What to Do if You're in Love with a Person Struggling with Substance Abuse?
Here's what you can do when you think your partner is having issues with drugs or alcohol and even other substance use:
- Know the signs of substance abuse.
- Be aware of your limits and boundaries for helping someone else.
- Educate yourself about addiction, and learn about the options for treatment.
- Find a support system for yourself, so that you don't become isolated from others who can help you cope with what is happening in your situation.
- Keep an open mind about therapy options, but do not force someone into an option they aren't comfortable with or that doesn't match their needs (for example, if they want to go to AA meetings but also want to try medication-assisted treatment).
Most people who are addicted to substance use/drug use may also respond well to outpatient drug rehab as part of their sobriety regimen. They may also benefit from family therapy accompanied by mentoring and companioning.
Additionally, victims of drug abuse and substance use disorder may recover well with the help of sober living. It allows people to learn from their peers through various activities and learning from their own experiences with substance use disorder while in recovery.
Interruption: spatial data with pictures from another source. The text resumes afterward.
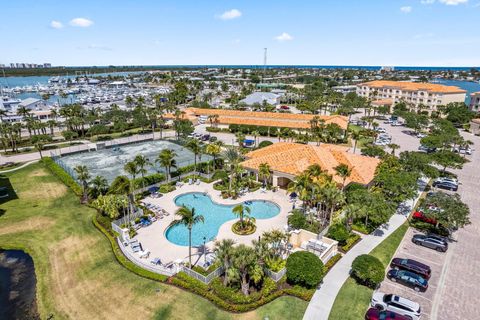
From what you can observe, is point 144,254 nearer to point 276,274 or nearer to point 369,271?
point 276,274

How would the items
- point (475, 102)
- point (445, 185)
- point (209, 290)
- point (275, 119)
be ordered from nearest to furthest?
point (209, 290) < point (445, 185) < point (275, 119) < point (475, 102)

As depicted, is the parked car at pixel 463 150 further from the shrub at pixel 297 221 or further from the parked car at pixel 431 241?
the shrub at pixel 297 221

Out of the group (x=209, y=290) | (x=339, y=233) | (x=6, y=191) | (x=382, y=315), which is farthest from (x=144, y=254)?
(x=6, y=191)

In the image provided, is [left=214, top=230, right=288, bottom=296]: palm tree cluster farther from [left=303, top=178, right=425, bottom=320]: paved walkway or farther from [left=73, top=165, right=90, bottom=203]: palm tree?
[left=73, top=165, right=90, bottom=203]: palm tree

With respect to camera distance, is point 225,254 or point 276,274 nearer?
point 225,254

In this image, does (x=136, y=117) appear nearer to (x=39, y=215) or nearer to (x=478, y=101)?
(x=39, y=215)

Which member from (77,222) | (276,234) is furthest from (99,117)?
(276,234)
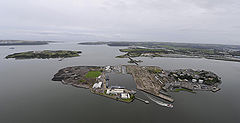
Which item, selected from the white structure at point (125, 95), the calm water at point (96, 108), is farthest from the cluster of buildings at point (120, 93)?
the calm water at point (96, 108)

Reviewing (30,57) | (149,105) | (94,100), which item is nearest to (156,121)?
(149,105)

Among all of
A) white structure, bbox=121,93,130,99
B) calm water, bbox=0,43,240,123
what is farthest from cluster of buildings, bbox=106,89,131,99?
calm water, bbox=0,43,240,123

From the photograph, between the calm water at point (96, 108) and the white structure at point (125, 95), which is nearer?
A: the calm water at point (96, 108)

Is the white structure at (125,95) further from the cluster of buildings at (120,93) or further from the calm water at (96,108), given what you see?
the calm water at (96,108)

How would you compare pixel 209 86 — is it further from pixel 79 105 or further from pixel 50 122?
pixel 50 122

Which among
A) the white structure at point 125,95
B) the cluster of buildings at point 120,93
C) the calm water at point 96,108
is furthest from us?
the cluster of buildings at point 120,93

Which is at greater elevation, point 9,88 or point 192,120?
point 9,88

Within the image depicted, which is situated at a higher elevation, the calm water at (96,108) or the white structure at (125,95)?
the white structure at (125,95)

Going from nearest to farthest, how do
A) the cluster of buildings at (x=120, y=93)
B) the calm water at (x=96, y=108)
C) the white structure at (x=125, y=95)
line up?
the calm water at (x=96, y=108)
the white structure at (x=125, y=95)
the cluster of buildings at (x=120, y=93)

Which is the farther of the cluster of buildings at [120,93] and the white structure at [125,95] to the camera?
the cluster of buildings at [120,93]

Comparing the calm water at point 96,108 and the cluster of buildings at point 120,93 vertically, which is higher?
the cluster of buildings at point 120,93

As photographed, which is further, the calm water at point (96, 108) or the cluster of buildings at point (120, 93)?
the cluster of buildings at point (120, 93)
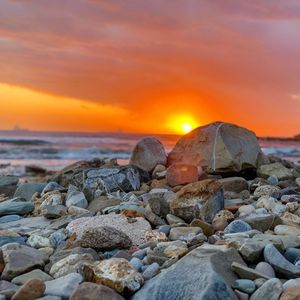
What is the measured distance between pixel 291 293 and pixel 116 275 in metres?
1.17

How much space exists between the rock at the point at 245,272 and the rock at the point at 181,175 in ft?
11.9

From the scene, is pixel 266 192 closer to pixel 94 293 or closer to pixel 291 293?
pixel 291 293

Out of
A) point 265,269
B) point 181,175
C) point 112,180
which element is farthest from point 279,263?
point 112,180

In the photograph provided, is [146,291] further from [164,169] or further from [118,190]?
[164,169]

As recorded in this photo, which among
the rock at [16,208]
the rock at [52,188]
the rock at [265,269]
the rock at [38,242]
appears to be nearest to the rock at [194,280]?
the rock at [265,269]

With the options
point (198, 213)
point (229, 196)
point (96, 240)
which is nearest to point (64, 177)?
point (229, 196)

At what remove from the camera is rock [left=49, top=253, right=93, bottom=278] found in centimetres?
392

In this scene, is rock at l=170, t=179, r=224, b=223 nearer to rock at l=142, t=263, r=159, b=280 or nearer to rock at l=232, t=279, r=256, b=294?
rock at l=142, t=263, r=159, b=280

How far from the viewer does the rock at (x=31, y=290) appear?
3.49m

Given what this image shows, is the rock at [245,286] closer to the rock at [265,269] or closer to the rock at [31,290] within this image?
the rock at [265,269]

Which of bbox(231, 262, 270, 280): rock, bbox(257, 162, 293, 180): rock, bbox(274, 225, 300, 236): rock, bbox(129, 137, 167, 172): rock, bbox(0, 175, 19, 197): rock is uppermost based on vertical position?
bbox(129, 137, 167, 172): rock

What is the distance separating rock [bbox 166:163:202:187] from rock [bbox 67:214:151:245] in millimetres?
2141

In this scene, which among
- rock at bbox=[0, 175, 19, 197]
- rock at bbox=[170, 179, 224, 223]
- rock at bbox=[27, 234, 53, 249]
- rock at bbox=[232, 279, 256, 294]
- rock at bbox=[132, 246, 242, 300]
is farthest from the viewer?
rock at bbox=[0, 175, 19, 197]

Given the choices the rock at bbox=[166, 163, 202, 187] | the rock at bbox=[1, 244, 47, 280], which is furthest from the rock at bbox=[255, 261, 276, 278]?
the rock at bbox=[166, 163, 202, 187]
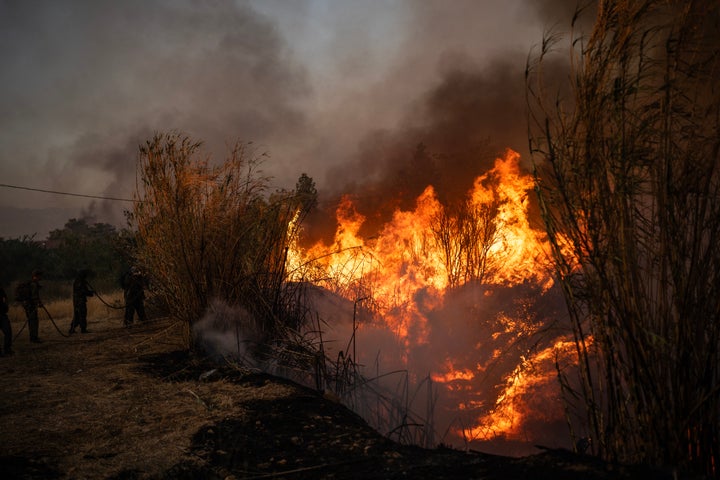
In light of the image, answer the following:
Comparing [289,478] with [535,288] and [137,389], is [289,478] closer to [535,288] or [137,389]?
[137,389]

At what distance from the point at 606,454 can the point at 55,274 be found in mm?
23763

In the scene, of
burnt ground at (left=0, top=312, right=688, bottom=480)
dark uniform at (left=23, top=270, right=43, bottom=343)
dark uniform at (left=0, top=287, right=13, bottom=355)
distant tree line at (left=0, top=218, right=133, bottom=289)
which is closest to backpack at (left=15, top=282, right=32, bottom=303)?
dark uniform at (left=23, top=270, right=43, bottom=343)

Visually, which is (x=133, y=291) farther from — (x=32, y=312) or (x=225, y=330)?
(x=225, y=330)

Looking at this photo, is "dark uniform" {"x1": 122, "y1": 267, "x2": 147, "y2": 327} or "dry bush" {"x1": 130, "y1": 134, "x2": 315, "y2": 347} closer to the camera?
"dry bush" {"x1": 130, "y1": 134, "x2": 315, "y2": 347}

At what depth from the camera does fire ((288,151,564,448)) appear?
29.4 feet

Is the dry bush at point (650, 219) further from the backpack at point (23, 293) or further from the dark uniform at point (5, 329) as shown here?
the backpack at point (23, 293)

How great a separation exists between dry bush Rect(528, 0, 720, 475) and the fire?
18.8 feet

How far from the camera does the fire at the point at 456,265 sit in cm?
896

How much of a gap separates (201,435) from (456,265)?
9.31m

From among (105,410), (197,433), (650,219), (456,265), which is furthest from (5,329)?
(456,265)

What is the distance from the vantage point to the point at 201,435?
3.37 meters

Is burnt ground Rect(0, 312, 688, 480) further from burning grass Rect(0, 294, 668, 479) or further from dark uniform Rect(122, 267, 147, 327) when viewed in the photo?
dark uniform Rect(122, 267, 147, 327)

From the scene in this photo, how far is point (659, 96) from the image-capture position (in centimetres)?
237

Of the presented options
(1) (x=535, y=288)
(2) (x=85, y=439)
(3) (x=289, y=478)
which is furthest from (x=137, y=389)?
(1) (x=535, y=288)
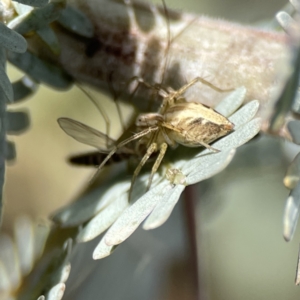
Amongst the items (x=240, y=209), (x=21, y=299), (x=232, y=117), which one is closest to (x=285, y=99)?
(x=232, y=117)

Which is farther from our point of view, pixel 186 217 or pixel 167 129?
pixel 186 217

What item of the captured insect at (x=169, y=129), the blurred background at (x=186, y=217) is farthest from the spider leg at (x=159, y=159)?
the blurred background at (x=186, y=217)

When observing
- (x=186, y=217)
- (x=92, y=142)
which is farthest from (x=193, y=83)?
(x=186, y=217)

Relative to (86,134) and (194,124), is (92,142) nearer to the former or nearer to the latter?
(86,134)

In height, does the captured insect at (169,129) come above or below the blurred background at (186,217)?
above

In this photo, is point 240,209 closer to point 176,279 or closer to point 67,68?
point 176,279

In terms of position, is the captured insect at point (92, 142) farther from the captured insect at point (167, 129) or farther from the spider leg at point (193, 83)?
the spider leg at point (193, 83)
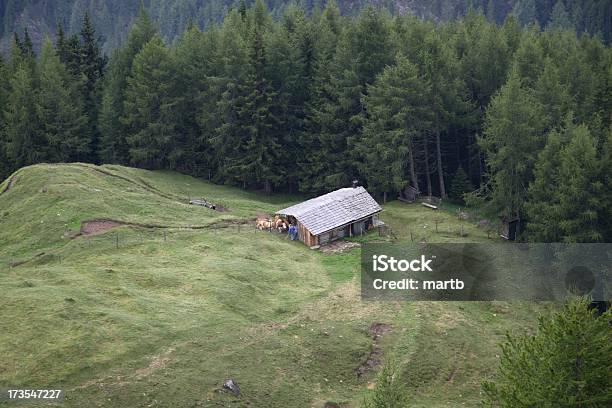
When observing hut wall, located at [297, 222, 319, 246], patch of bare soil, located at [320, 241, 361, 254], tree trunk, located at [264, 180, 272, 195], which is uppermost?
tree trunk, located at [264, 180, 272, 195]

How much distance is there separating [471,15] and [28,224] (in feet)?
205

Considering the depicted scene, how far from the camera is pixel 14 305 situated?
113ft

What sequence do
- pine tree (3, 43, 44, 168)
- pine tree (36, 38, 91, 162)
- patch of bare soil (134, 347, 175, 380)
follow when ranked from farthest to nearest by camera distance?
pine tree (36, 38, 91, 162) → pine tree (3, 43, 44, 168) → patch of bare soil (134, 347, 175, 380)

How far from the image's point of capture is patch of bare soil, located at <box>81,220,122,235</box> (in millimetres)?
45781

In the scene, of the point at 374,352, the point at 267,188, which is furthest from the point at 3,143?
the point at 374,352

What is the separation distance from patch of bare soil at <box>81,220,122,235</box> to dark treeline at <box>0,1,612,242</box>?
2302 cm

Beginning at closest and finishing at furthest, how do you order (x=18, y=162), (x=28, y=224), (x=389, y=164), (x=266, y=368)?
(x=266, y=368), (x=28, y=224), (x=389, y=164), (x=18, y=162)

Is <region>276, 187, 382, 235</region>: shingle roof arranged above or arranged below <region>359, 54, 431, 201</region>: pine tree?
below

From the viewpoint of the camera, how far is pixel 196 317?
118ft

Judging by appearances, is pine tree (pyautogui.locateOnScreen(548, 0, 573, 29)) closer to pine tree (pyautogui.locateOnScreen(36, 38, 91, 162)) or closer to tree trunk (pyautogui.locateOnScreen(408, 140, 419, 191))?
tree trunk (pyautogui.locateOnScreen(408, 140, 419, 191))

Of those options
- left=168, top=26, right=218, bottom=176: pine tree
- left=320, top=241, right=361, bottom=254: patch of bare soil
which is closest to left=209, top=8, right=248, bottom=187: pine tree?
left=168, top=26, right=218, bottom=176: pine tree

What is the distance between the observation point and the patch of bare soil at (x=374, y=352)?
115 ft

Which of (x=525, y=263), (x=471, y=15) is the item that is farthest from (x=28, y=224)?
(x=471, y=15)

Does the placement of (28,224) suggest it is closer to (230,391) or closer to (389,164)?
(230,391)
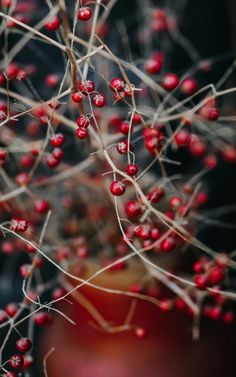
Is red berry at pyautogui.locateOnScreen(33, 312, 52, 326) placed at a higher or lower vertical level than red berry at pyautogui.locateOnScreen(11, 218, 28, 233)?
lower

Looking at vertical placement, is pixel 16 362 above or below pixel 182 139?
below

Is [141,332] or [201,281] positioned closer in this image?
[201,281]

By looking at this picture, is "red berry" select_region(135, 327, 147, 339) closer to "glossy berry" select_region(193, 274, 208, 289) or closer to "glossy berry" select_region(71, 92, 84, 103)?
"glossy berry" select_region(193, 274, 208, 289)

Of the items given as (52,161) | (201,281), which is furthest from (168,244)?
(52,161)

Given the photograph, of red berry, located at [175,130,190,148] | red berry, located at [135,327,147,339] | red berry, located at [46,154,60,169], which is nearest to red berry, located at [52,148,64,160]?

Can Transcend Recovery Community Help?
Transcend Recovery Community helps unity Assist People Seeking Help from Drug Abuse and Alcoholism?
Recovering from drugs and substance addiction isn't all about spending so much money. Sometimes, having a strong support system who believes that you will and you can get better is all you need. Every person suffering from the abuse of drugs to get another chance in life through a holistic approach to maintaining sobriety.